Top Veterans Official Resigns Amid Claims of Poor Care

A top official in charge of veterans' health care stepped down Friday, the first head to roll in a growing scandal over delayed and substandard care at U.S. Department of Veterans Affairs hospitals.

Undersecretary Robert Petzel submitted his resignation a day after he and Veterans Affairs Secretary Eric Shinseki were grilled by federal lawmakers over allegations of long wait times, substandard care, and falsified records at VA medical centers around the country.

Image: Robert Petzel
Veterans Affairs Undersecretary Robert Petzel, MD testifies on Capitol Hill in Washington, Thursday, May 15, 2014, before the Senate Veterans Affairs Committee hearing to examine the state of Veterans Affairs health care. Cliff Owen / AP

In one case, a whistleblower has alleged that up to 40 veterans died while awaiting appointments in a VA facility in Phoenix.

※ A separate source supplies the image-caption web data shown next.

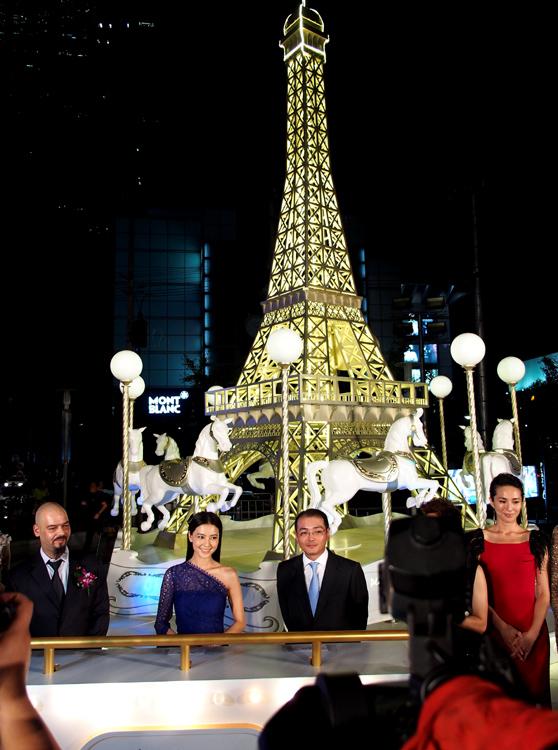"""外广场金色的""""巴黎铁塔""""高高矗立"""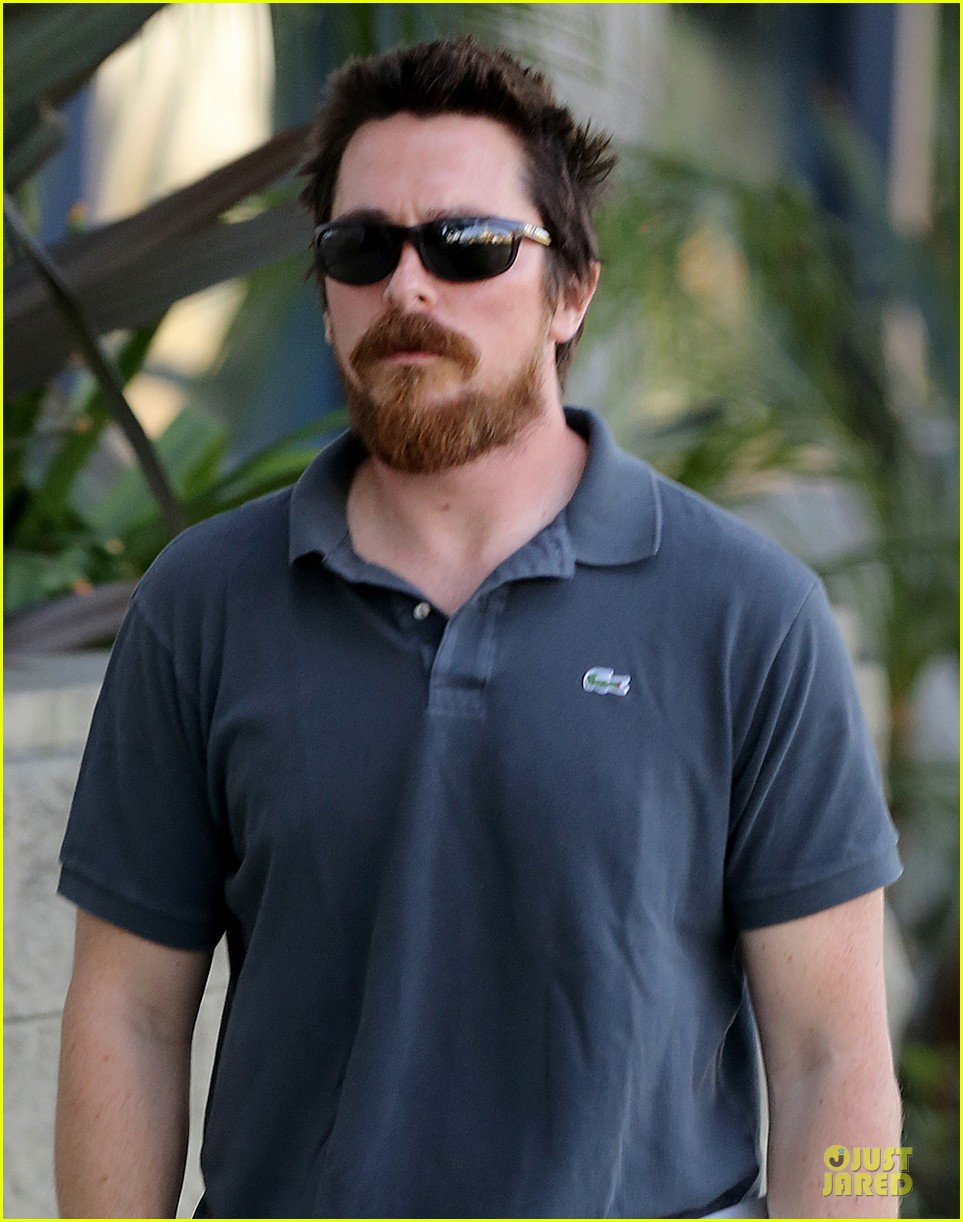 christian bale friday errands with mac 023018981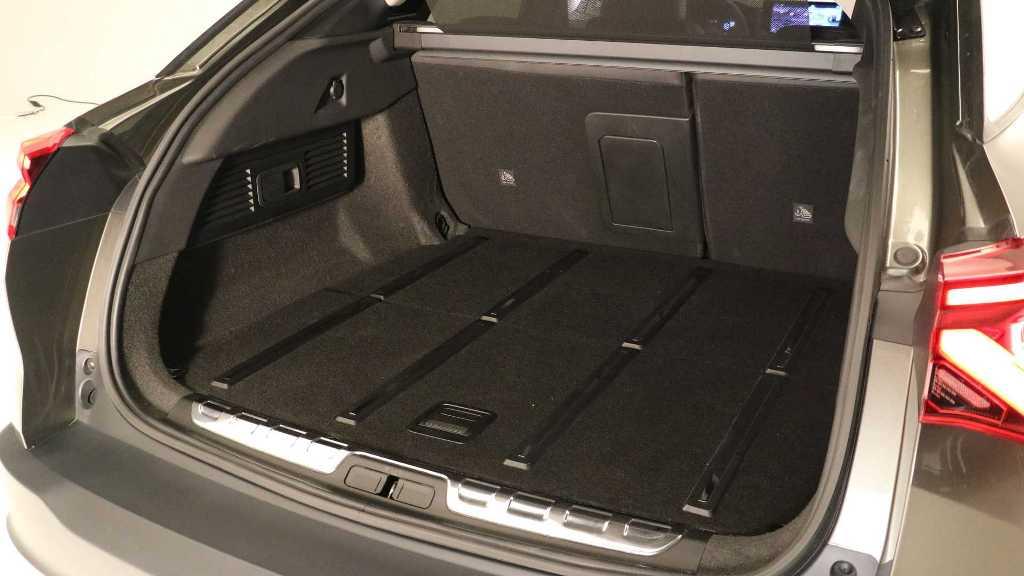 Объем багажника составляет 545 литров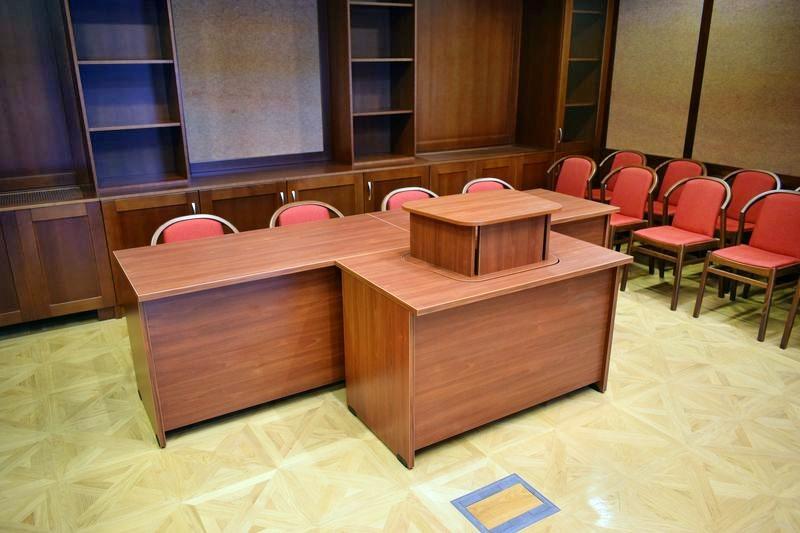Irodabútor, pulpitus asztallal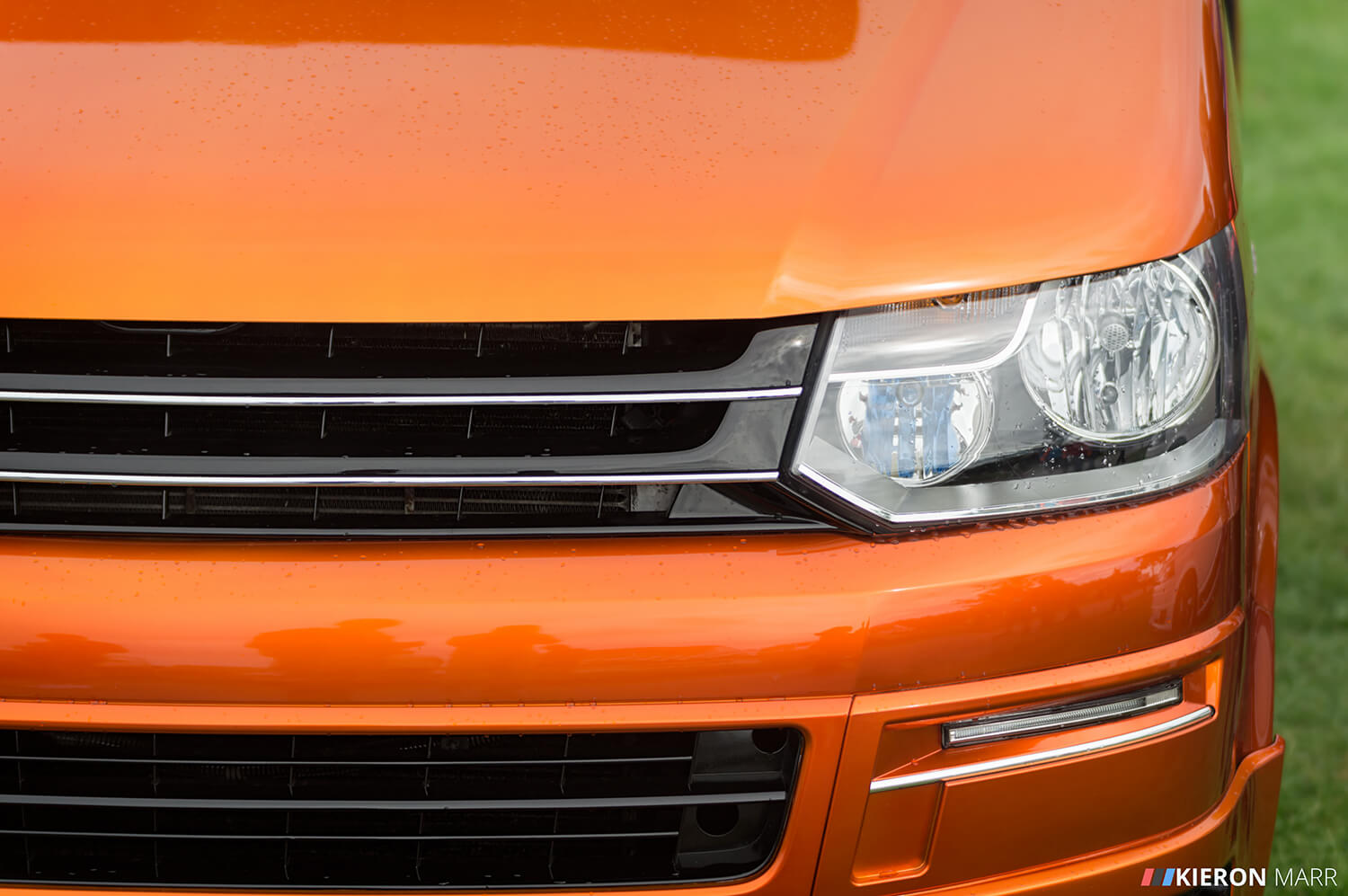 Volkswagen Transporter - Orange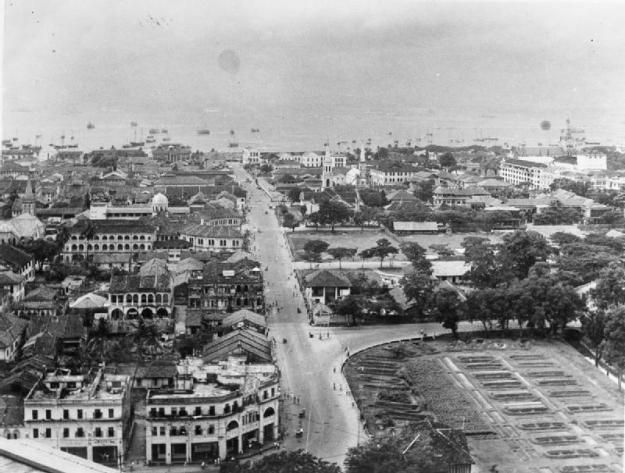 British reoccupation of Singaore 1945.  View of the city of Singapore as it appeared at the time of the 5th Indian Division's arrival on 5 September 1945.© IWM (IND 4817)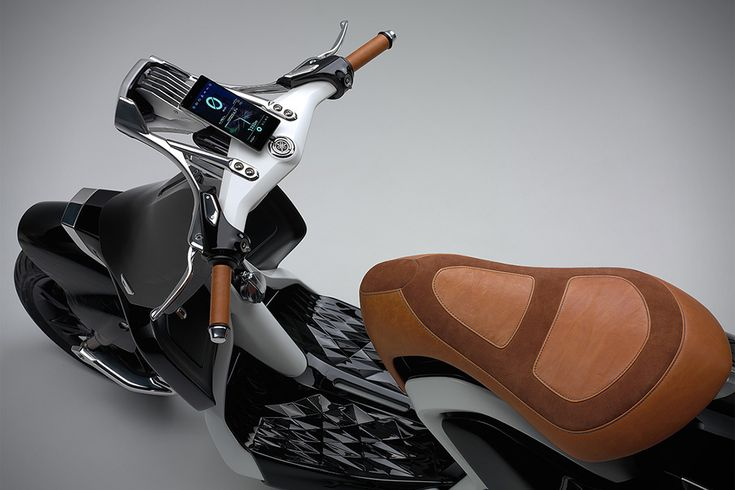 Yamaha-Runway-04Gen-Scooter-1-6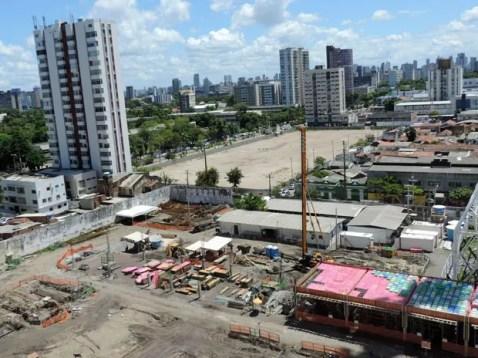 Canteiros de obras e prédios tomam conta do horizonte do bairro que antes era conhecido pela calmaria e casario centenário das ruas estreiras (Foto: Marina Barbosa / G1)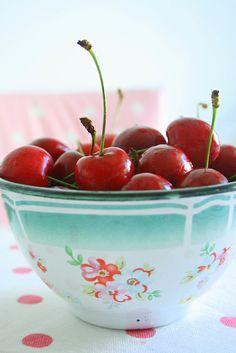 Cherries in Berry-Cherry Frangipane Tart Temptation in a bowl Frangipane Tart, Cherries Jubilee, Under 100 Calories, Cherry Recipes, Sweet Cherries, Bing Cherries, Fruits And Veggies, Fresh Fruit, Fresco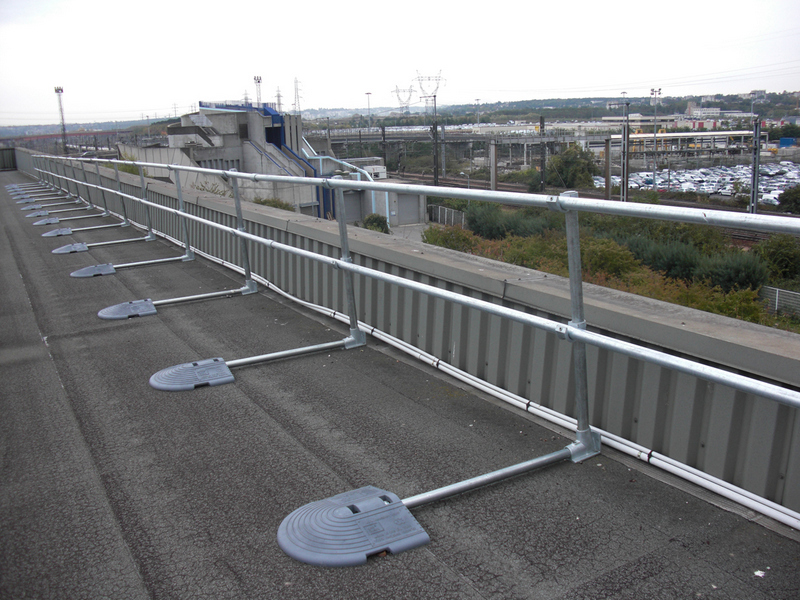 Roof Top Fall Protection Railing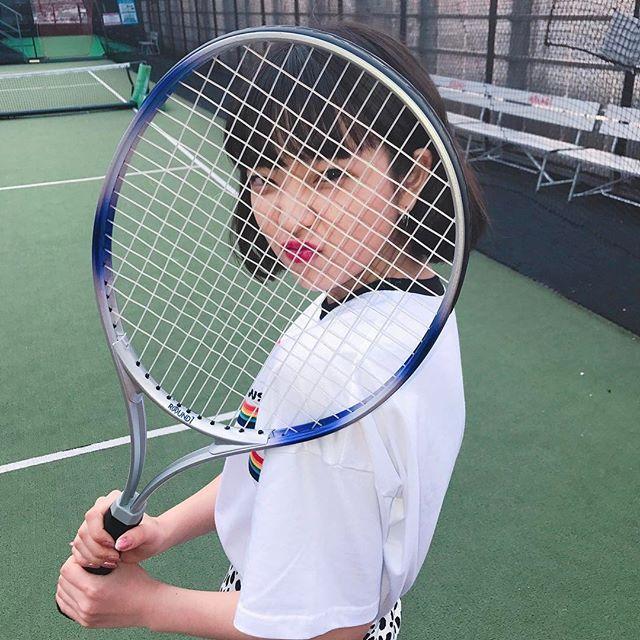 テニスできます、風  バドミントンならできるのに!  テニスぜんっぜんできない!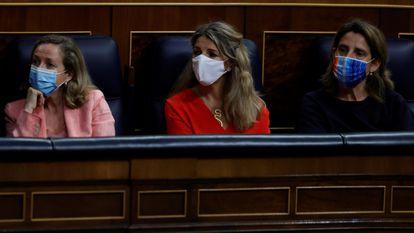Nadia Calviño, Yolanda Díaz y Teresa Ribera, en el Congreso de los Diputados en junio.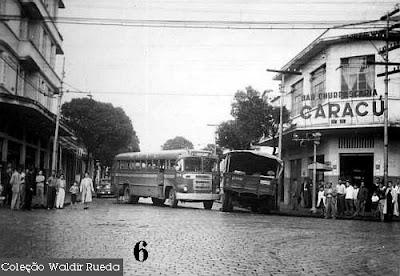 Foto antiga de Santos por volta de 1956 - arquivo Policia Civil coleção de Waldir Rueda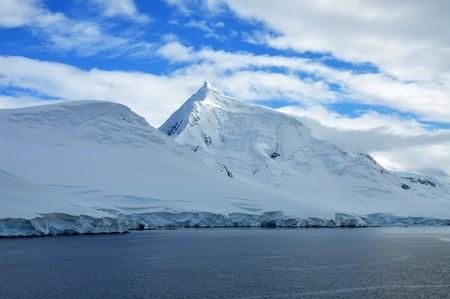 China lleva a cabo su primer vuelo comercial a la Antártida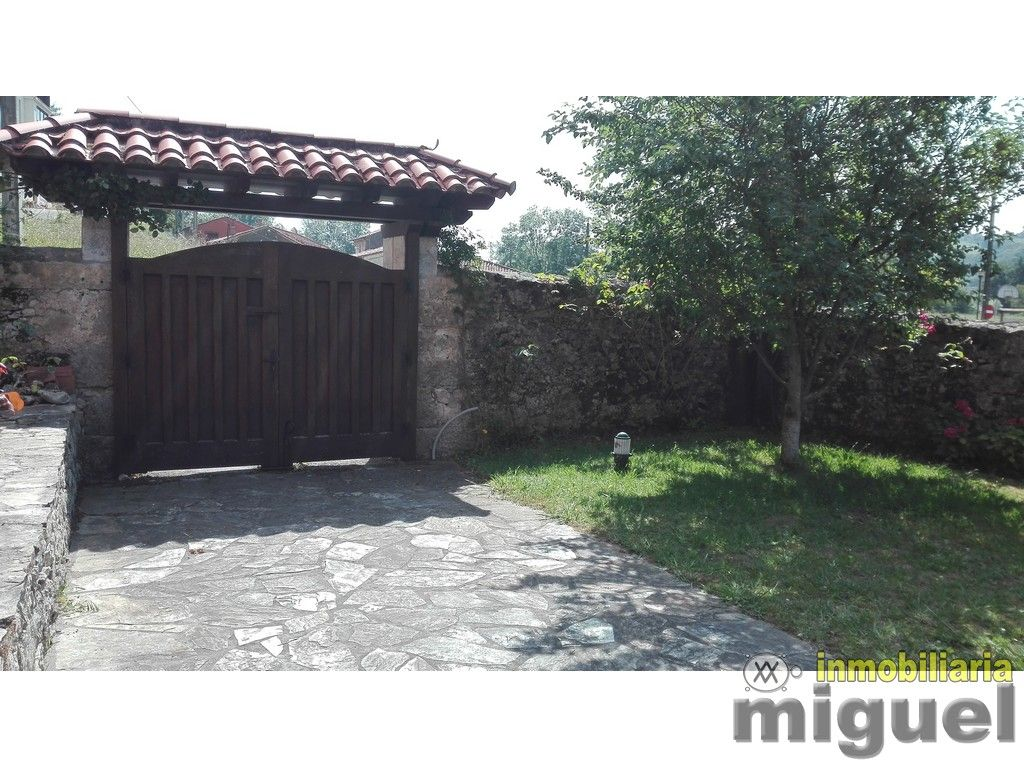 (V1734) Se vende casa de piedra completamente rehabilitada con amplio jardín en Colombres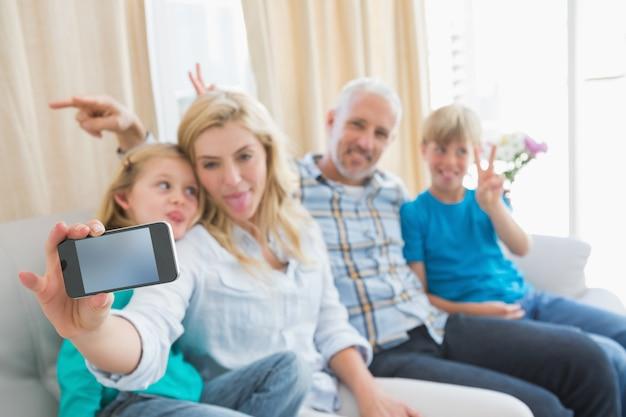 Héhé, prenant un selfie sur le canapé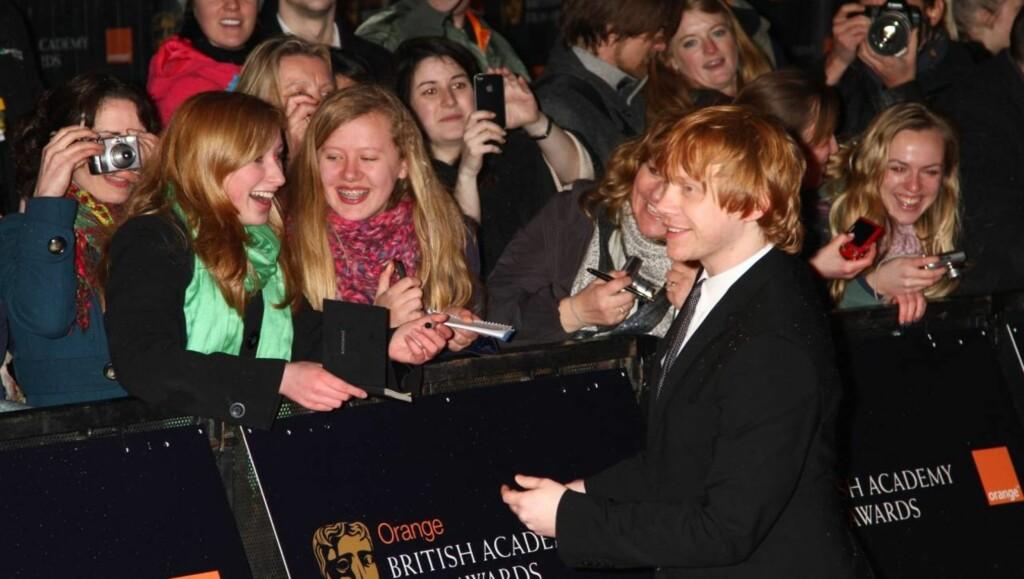 TØFF KYSSESCENE: - Det tok sin tid å komme igang, og å putte vennskapet til side for et lite øyeblikk, sier Harry Potter-stjernen Rupert Grint. Foto: All Over Press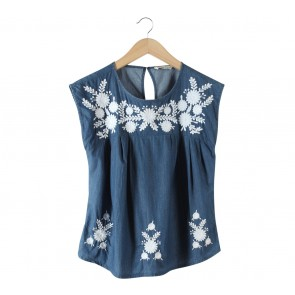 Mango Blue And White Floral Embroidery Sleeveless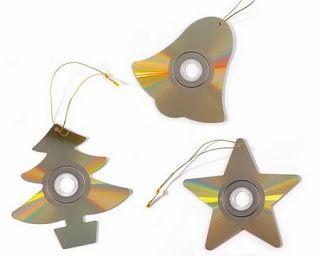 Cds reciclados y calados con formas navideñas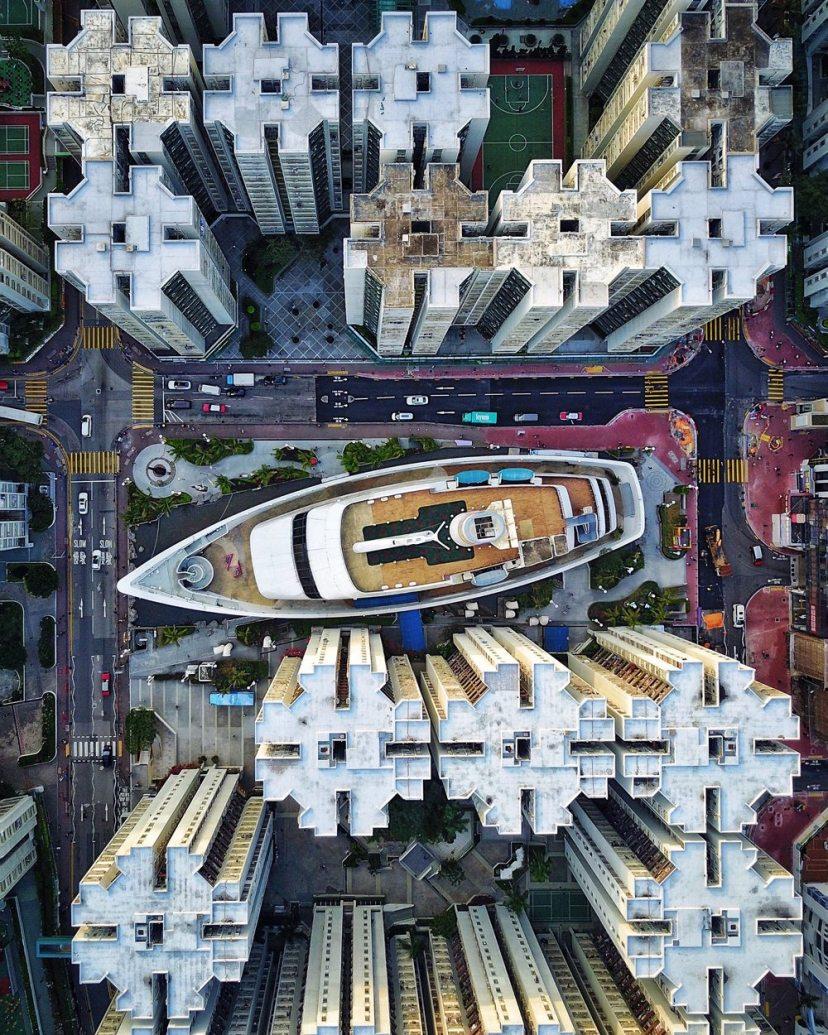 Μέσα στην πυκνοκατοικημένη πόλη του Χονγκ Κονγκ και ανάμεσα στα παράξενα κτίρια με τα ιδιαίτερα μοτίβα κρύβεται μία έκπληξη... Ενα εμπορικό κέντρο σε σχήμα καραβιού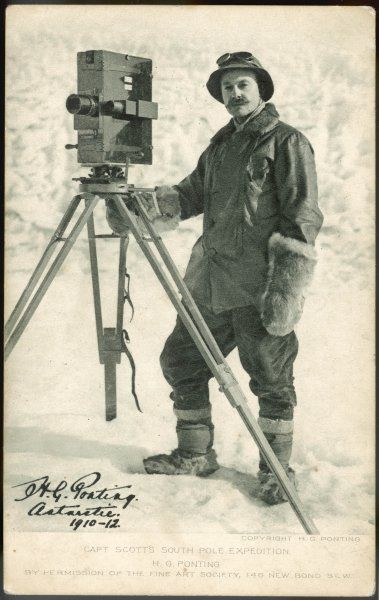 Herbert Ponting (1871-1935) with his camera in the Antarctic : he accompanies Scott's expedition as official photographer and produces a spectacular photo record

Petzel, a career VA doctor who had been undersecretary since 2010, had previously planned to retire later this year -- President Obama had already announced plans to nominate his replacement. On Thursday, the same day Petzel and Shinseki appeared before the Senate Committee on Veterans' Affairs, USA Today published an op-ed in which Petzel said he was “personally saddened” by any case of a veteran receiving poor care. He vowed "prompt and appropriate action" if the allegations of misconduct turned out to be substantiated by the agency’s inspector general.

But Shinseki had already lost confidence in Petzel, and on Friday asked him to resign, a source told NBC News.

Shinseki followed the resignation with a statement in which he said the VA "must do more to improve timely access" to veterans' heath care.

"I am committed to strengthening veterans' trust and confidence in their VA healthcare system," Shinseki said.

Obama said in a statement that he supported Shinseki's decision, and that he was committed to investigating the misconduct allegations. The president also thanked Petzel for his "many years of service to veterans."

Rep. Jeff Miller, a Republican who chairs the House Committee on Veterans' Affairs, said Petzel's resignation did nothing to hold anyone at the VA accountable, since he was going to leave anyway.

The VA "has resorted to what it does best: splitting semantic hairs to create the illusion of accountability and progress," Miller said.

Sen. Jerry Moran, a Republican who sits on the Senate Committee on Veterans' Affairs, said Petzel "should not shoulder the blame for VA's failures." Instead, "action should be taken immediately to change the bureaucratic culture of mediocrity at the VA and ensure the highest quality and most timely care for our nation's heroes."

A Petzel deputy, Robert Jesse, will serve temporarily as acting undersecretary of health until a permanent replacement is confirmed by the Senate.